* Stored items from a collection
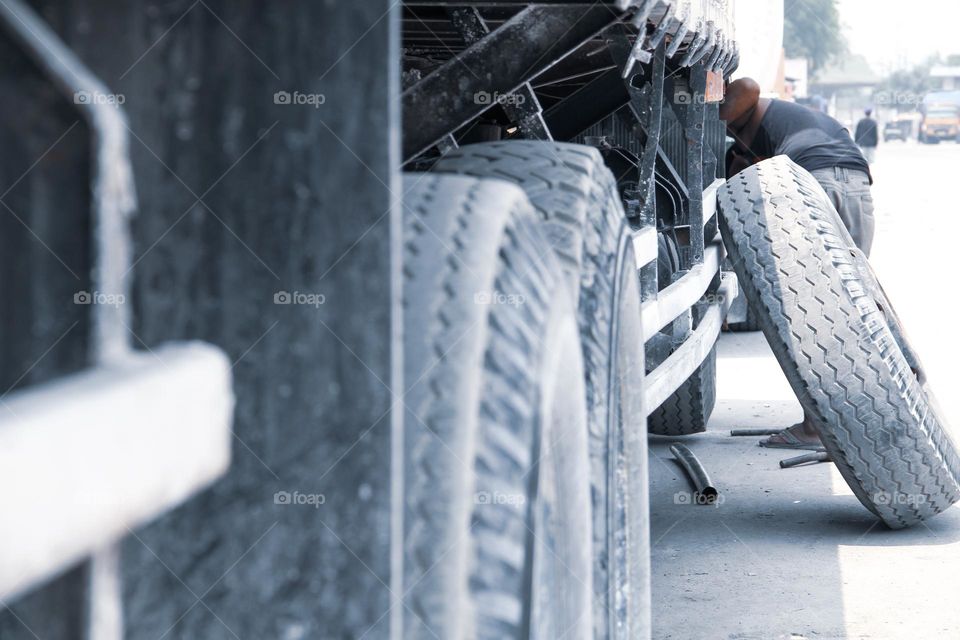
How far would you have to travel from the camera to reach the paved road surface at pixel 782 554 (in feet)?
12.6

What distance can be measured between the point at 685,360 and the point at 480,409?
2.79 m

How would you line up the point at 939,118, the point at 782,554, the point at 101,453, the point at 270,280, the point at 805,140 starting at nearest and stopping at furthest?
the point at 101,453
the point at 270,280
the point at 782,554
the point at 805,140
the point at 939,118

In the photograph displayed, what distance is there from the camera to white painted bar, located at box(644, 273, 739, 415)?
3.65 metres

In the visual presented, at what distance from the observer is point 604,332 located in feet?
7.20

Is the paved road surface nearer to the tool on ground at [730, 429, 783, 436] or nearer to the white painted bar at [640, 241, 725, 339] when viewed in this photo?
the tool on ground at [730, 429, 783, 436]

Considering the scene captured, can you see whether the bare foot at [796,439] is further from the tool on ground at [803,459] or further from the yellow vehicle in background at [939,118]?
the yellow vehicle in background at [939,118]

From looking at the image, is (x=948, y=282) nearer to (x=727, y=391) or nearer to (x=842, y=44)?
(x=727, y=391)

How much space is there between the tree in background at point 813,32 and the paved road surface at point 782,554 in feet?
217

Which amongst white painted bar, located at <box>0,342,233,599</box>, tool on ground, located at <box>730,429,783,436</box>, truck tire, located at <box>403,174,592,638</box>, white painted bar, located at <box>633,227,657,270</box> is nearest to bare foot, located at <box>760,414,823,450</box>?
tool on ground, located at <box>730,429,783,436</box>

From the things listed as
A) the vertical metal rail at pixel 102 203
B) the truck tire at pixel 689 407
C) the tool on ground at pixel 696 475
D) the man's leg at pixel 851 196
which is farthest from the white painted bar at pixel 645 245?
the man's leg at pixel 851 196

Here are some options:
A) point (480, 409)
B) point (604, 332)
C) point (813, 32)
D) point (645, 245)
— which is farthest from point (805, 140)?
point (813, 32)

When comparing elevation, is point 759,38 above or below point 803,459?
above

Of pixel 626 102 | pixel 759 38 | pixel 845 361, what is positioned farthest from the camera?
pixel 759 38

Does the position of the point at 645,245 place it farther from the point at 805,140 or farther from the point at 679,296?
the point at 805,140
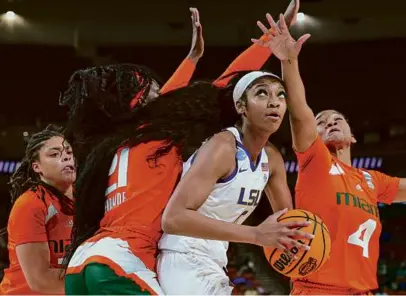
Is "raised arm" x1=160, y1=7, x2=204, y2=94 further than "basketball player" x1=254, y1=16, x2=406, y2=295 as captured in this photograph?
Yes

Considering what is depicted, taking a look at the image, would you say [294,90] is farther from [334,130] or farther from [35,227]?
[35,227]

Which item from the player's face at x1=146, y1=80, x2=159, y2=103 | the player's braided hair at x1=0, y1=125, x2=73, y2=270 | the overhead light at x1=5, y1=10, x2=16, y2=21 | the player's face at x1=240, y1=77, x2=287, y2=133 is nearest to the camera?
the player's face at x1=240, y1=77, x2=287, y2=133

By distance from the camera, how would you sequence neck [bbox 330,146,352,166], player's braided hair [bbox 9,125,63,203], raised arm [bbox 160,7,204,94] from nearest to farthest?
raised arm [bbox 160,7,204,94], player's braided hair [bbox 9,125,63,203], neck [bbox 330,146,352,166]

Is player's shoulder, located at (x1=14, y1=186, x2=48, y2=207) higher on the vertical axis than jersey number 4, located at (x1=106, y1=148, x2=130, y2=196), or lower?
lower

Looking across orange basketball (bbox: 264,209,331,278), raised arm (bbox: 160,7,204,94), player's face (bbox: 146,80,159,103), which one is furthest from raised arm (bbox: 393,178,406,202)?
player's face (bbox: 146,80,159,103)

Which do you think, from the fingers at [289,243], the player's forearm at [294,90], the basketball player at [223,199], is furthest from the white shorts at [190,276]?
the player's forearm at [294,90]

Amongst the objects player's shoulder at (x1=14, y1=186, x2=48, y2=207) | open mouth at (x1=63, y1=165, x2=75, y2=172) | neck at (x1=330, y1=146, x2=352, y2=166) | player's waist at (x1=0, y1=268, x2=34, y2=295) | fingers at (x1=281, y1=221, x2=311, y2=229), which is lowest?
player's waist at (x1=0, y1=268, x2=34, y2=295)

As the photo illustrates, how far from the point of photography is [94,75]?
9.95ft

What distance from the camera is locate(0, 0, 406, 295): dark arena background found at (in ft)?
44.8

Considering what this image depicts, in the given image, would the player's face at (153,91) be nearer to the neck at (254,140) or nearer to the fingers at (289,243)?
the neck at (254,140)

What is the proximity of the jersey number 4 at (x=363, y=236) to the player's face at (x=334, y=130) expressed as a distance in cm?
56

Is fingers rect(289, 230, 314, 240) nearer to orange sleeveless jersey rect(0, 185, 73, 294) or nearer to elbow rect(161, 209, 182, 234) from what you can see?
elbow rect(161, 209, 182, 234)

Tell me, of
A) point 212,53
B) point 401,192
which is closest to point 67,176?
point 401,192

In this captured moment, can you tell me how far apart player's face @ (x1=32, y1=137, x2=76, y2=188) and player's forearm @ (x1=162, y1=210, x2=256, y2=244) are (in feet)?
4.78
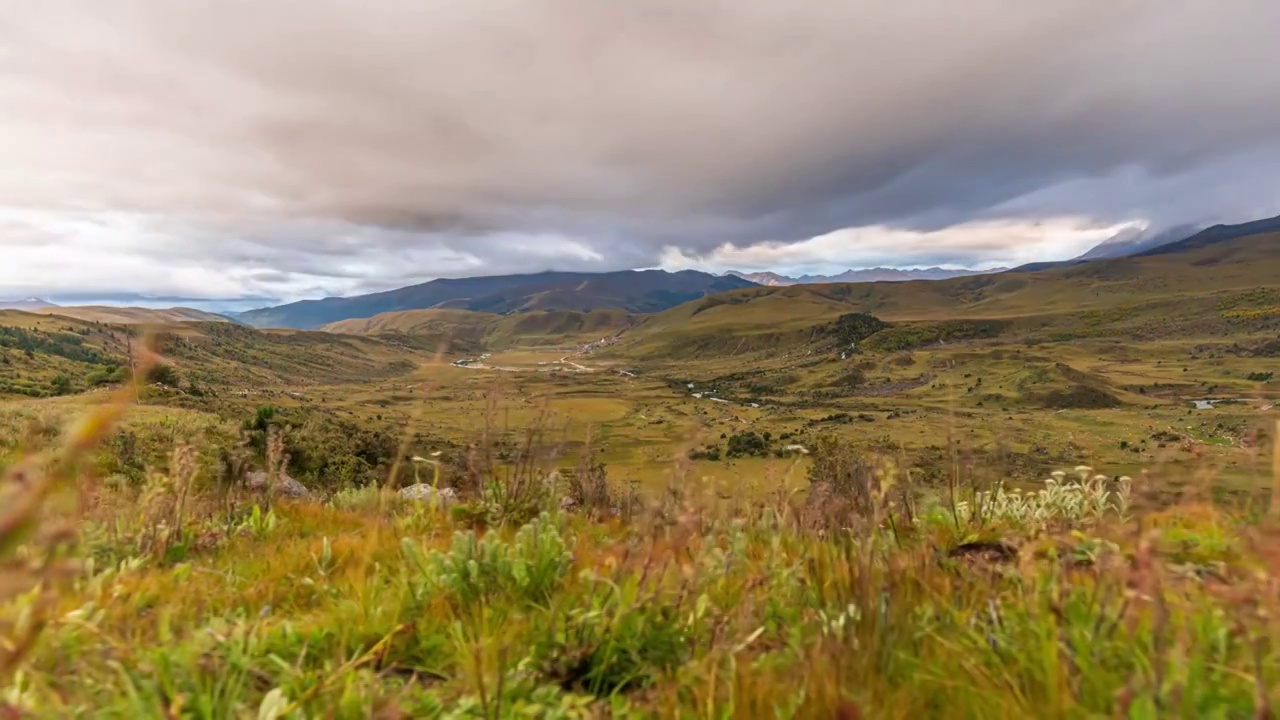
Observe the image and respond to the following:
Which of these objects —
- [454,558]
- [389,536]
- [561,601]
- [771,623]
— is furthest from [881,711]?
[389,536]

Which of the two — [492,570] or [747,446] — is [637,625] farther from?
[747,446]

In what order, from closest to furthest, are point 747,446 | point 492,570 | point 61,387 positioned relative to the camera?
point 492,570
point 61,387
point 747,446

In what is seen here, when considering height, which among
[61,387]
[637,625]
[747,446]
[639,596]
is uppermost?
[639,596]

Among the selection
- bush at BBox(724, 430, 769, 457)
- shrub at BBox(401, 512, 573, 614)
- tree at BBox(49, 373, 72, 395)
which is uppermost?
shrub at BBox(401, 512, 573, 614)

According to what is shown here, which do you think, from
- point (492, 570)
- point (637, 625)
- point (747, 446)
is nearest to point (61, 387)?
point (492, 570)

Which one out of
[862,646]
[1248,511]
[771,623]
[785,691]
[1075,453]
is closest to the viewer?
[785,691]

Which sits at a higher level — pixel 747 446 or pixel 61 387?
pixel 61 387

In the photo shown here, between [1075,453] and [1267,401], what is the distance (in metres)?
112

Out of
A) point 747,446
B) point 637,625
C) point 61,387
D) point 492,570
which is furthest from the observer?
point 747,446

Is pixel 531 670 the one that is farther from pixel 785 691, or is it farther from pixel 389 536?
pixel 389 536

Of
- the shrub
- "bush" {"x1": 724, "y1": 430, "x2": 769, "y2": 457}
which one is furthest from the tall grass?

* INSTRUCTIONS FOR THE TASK
Please lay out every line of the material above as a JSON list of strings, one string per line, without blank lines or pictures.

* RIGHT ANSWER
[
  "How far would you have to travel from the camera to reach the paved road surface at pixel 782 554 (in feet)?",
  "12.6",
  "What distance can be measured between the point at 685,360 and the point at 480,409?",
  "2.79 m",
  "How would you line up the point at 939,118, the point at 782,554, the point at 101,453, the point at 270,280, the point at 805,140 starting at nearest and stopping at furthest?",
  "the point at 101,453",
  "the point at 270,280",
  "the point at 782,554",
  "the point at 805,140",
  "the point at 939,118",
  "In the photograph displayed, what distance is there from the camera to white painted bar, located at box(644, 273, 739, 415)?",
  "3.65 metres",
  "In the visual presented, at what distance from the observer is point 604,332 located in feet?",
  "7.20",
  "Is the paved road surface nearer to the tool on ground at [730, 429, 783, 436] or nearer to the white painted bar at [640, 241, 725, 339] when viewed in this photo?",
  "the tool on ground at [730, 429, 783, 436]",
  "Considering the scene captured, can you see whether the bare foot at [796,439] is further from the tool on ground at [803,459] or further from the yellow vehicle in background at [939,118]?",
  "the yellow vehicle in background at [939,118]",
  "From looking at the image, is (x=948, y=282) nearer to (x=727, y=391) or nearer to (x=842, y=44)?",
  "(x=727, y=391)",
  "How much space is there between the tree in background at point 813,32 and the paved road surface at point 782,554 in feet?",
  "217",
  "Which amongst white painted bar, located at <box>0,342,233,599</box>, tool on ground, located at <box>730,429,783,436</box>, truck tire, located at <box>403,174,592,638</box>, white painted bar, located at <box>633,227,657,270</box> is nearest to bare foot, located at <box>760,414,823,450</box>?",
  "tool on ground, located at <box>730,429,783,436</box>",
  "From the things listed as",
  "A) the vertical metal rail at pixel 102 203",
  "B) the truck tire at pixel 689 407",
  "C) the tool on ground at pixel 696 475",
  "D) the man's leg at pixel 851 196",
  "which is farthest from the white painted bar at pixel 645 245?",
  "the man's leg at pixel 851 196",
  "Here are some options:",
  "A) point (480, 409)",
  "B) point (604, 332)",
  "C) point (813, 32)",
  "D) point (645, 245)",
  "— which is farthest from point (805, 140)?",
  "point (813, 32)",
  "When comparing elevation, is point 759,38 above or below point 803,459?",
  "above",
  "Of pixel 626 102 | pixel 759 38 | pixel 845 361, what is positioned farthest from the camera?",
  "pixel 759 38",
  "Does the position of the point at 645,245 place it farther from the point at 805,140 or farther from the point at 679,296?",
  "the point at 805,140",
  "Is \"raised arm\" x1=160, y1=7, x2=204, y2=94 further than \"basketball player\" x1=254, y1=16, x2=406, y2=295 as captured in this photograph?",
  "Yes",
  "Considering what is depicted, taking a look at the image, would you say [294,90] is farther from [334,130] or farther from [35,227]?",
  "[35,227]",
  "Which item from the player's face at x1=146, y1=80, x2=159, y2=103 | the player's braided hair at x1=0, y1=125, x2=73, y2=270 | the overhead light at x1=5, y1=10, x2=16, y2=21 | the player's face at x1=240, y1=77, x2=287, y2=133 is nearest to the camera?",
  "the player's face at x1=240, y1=77, x2=287, y2=133",
  "By distance from the camera, how would you sequence neck [bbox 330,146,352,166], player's braided hair [bbox 9,125,63,203], raised arm [bbox 160,7,204,94] from nearest to farthest?",
  "raised arm [bbox 160,7,204,94], player's braided hair [bbox 9,125,63,203], neck [bbox 330,146,352,166]",
  "Is player's shoulder, located at (x1=14, y1=186, x2=48, y2=207) higher on the vertical axis than jersey number 4, located at (x1=106, y1=148, x2=130, y2=196), or lower?",
  "lower",
  "Looking across orange basketball (bbox: 264,209,331,278), raised arm (bbox: 160,7,204,94), player's face (bbox: 146,80,159,103), which one is furthest from raised arm (bbox: 393,178,406,202)?",
  "player's face (bbox: 146,80,159,103)",
  "Which do you think, from the fingers at [289,243], the player's forearm at [294,90], the basketball player at [223,199], is furthest from the white shorts at [190,276]?",
  "the player's forearm at [294,90]",
  "Amongst the objects player's shoulder at (x1=14, y1=186, x2=48, y2=207) | open mouth at (x1=63, y1=165, x2=75, y2=172) | neck at (x1=330, y1=146, x2=352, y2=166) | player's waist at (x1=0, y1=268, x2=34, y2=295) | fingers at (x1=281, y1=221, x2=311, y2=229), which is lowest?",
  "player's waist at (x1=0, y1=268, x2=34, y2=295)",
  "As the photo illustrates, how far from the point of photography is [94,75]?",
  "9.95ft",
  "What distance from the camera is locate(0, 0, 406, 295): dark arena background found at (in ft)?",
  "44.8",
  "Considering what this image depicts, in the given image, would the player's face at (153,91) be nearer to the neck at (254,140) or nearer to the fingers at (289,243)?",
  "the neck at (254,140)",
  "What is the proximity of the jersey number 4 at (x=363, y=236) to the player's face at (x=334, y=130) expressed as a distance in cm?",
  "56",
  "Is fingers rect(289, 230, 314, 240) nearer to orange sleeveless jersey rect(0, 185, 73, 294) or nearer to elbow rect(161, 209, 182, 234) from what you can see?",
  "elbow rect(161, 209, 182, 234)",
  "Tell me, of",
  "A) point 212,53",
  "B) point 401,192",
  "which is closest to point 67,176?",
  "point 401,192",
  "In this captured moment, can you tell me how far apart player's face @ (x1=32, y1=137, x2=76, y2=188) and player's forearm @ (x1=162, y1=210, x2=256, y2=244) are (in feet)?",
  "4.78",
  "Observe the image and respond to the following:",
  "Which of these objects —",
  "- [454,558]",
  "- [389,536]",
  "- [561,601]",
  "- [771,623]",
  "— is furthest from [881,711]?",
  "[389,536]",
  "Which of the two — [492,570] or [747,446] — is [637,625] farther from?",
  "[747,446]",
  "In what order, from closest to furthest, are point 747,446 | point 492,570 | point 61,387 positioned relative to the camera?",
  "point 492,570",
  "point 61,387",
  "point 747,446",
  "In what is seen here, when considering height, which among",
  "[61,387]",
  "[637,625]",
  "[747,446]",
  "[639,596]",
  "is uppermost?",
  "[639,596]",
  "Among the selection",
  "- bush at BBox(724, 430, 769, 457)",
  "- shrub at BBox(401, 512, 573, 614)",
  "- tree at BBox(49, 373, 72, 395)",
  "which is uppermost?",
  "shrub at BBox(401, 512, 573, 614)",
  "According to what is shown here, which do you think, from",
  "- point (492, 570)",
  "- point (637, 625)",
  "- point (747, 446)",
  "is nearest to point (61, 387)?",
  "point (492, 570)",
  "Which one out of",
  "[862,646]",
  "[1248,511]",
  "[771,623]",
  "[785,691]",
  "[1075,453]",
  "is closest to the viewer?",
  "[785,691]",
  "Which sits at a higher level — pixel 747 446 or pixel 61 387?",
  "pixel 61 387",
  "In the photo shown here, between [1075,453] and [1267,401], what is the distance (in metres)?",
  "112",
  "Out of",
  "A) point 747,446",
  "B) point 637,625",
  "C) point 61,387",
  "D) point 492,570",
  "which is furthest from the observer?",
  "point 747,446",
  "Is pixel 531 670 the one that is farther from pixel 785 691, or is it farther from pixel 389 536?",
  "pixel 389 536",
  "Of",
  "- the shrub",
  "- \"bush\" {\"x1\": 724, \"y1\": 430, \"x2\": 769, \"y2\": 457}",
  "which one is furthest from the tall grass?"
]